** start DATASET EXTRACT **

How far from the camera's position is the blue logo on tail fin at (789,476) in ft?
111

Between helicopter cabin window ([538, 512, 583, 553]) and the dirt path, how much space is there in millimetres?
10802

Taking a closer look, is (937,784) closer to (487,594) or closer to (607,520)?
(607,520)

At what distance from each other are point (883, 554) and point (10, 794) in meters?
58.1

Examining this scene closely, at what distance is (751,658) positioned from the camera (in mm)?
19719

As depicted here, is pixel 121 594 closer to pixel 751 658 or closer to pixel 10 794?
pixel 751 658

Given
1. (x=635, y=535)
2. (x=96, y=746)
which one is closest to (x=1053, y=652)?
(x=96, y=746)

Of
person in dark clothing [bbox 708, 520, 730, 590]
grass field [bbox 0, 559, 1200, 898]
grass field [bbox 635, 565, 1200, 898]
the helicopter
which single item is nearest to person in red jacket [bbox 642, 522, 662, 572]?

** end DATASET EXTRACT **

- **EXERCISE PROMPT**:
Copy each of the items above word for word, leaving nothing out.

- **PROBLEM SOLUTION**:
How far from the camera's position is the blue logo on tail fin at (789,476) in ft?
111

Between helicopter cabin window ([538, 512, 583, 553]) and the dirt path, how much space is there in millimetres?
10802

Taking a closer look, is (937,784) closer to (487,594) or closer to (607,520)?
(607,520)

At what distance from each other are point (883, 554) and point (10, 794) in meters?
58.1

Examining this scene closely, at what distance is (751,658) positioned from the camera (in mm)?
19719

As depicted here, is pixel 121 594 closer to pixel 751 658 or closer to pixel 10 794?
pixel 751 658

Given
1. (x=635, y=535)
2. (x=96, y=746)
which one is closest to (x=1053, y=652)?
(x=96, y=746)

Of
person in dark clothing [bbox 708, 520, 730, 590]
grass field [bbox 0, 559, 1200, 898]
grass field [bbox 635, 565, 1200, 898]
the helicopter
which single item is nearest to person in red jacket [bbox 642, 522, 662, 572]?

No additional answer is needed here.